$1 Trillion Coin: Fighting Stupid with Silly
Business + Economy

$1 Trillion Coin: Fighting Stupid with Silly

Wikimedia Commons/The Fiscal Times

We’ve crossed over into Bizarro Wonk World, where the nonsensical is clever and crazy is sane. Maybe it was bound to happen given the state of our politics and the string of artificial crises we’ve staggered through, but the notion of another showdown about the debt ceiling has taken the discussion about our fiscal policy to the level of the absurd. Exhibit A is the growing chatter on the internet and from TV talking heads about the Treasury minting a trillion dollar platinum coin to avoid a debt-ceiling debacle.

As that crisis nears, our newly sworn in House of Representatives is out of session until January 14 and our newly sworn in Senate doesn't return until January 22. And why not? Now that we’ve come through a 13th hour resolution to the fraught fiscal cliff negotiations, we've got almost two whole months to go before our next self-inflicted calamity hits.

....................

TASK INSTRUCTIONS:
• 1. Name every government body that the article on the trillion-dollar coin mentions.
• 2. Extend the article on the trillion-dollar coin by writing the paragraphs that come after its last sentence.
The listing after this article is not needed for any of this work.

STORED DATA:
....................

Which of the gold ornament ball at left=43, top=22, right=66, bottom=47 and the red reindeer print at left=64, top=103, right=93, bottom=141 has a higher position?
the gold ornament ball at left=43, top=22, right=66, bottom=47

....................

RESPONSES:
• 1. The Treasury, the House of Representatives, the Senate

• 2.
For now, our political leaders can just stake out their early negotiating positions and wait for the deadline to maximize their leverage on the debt limit. The president insists he won’t negotiate for an increase. “One thing I will not compromise over is whether or not Congress should pay the tab for a bill they’ve already racked up,” Obama reiterated on Saturday. “If Congress refuses to give the United States the ability to pay its bills on time, the consequences for the global economy could be catastrophic.” For his part, House Speaker John Boehner has said he won’t back away from the approach he used in 2011, demanding a dollar in spending cuts for each dollar the debt limit is raised – because, hey, it worked so well for the economy and the markets then. After interviewing the Speaker, The Wall Street Journal’s Stephen Moore suggests that the so-called Boehner Rule might result in “a series of monthly debt-ceiling increases.” Because why wait two months for a new crisis when you can have one every month?

In the absence of any detailed proposals from political leaders for resolving our looming fiscal predicament, the pundit class is left kicking around only slightly less absurd solutions. The coin idea, advanced in July 2011 by Cullen Roche’s Pragmatic Capitalism and still weirdly titillating to econ geeks, would take advantage of a once-obscure loophole in the law that allows the Treasury to mint legal tender platinum coins in any denomination for collectors. Before he leaves office, Treasury Secretary Timothy Geithner could order a $1 trillion coin made and then deposit it at the Federal Reserve to temporarily finance government spending.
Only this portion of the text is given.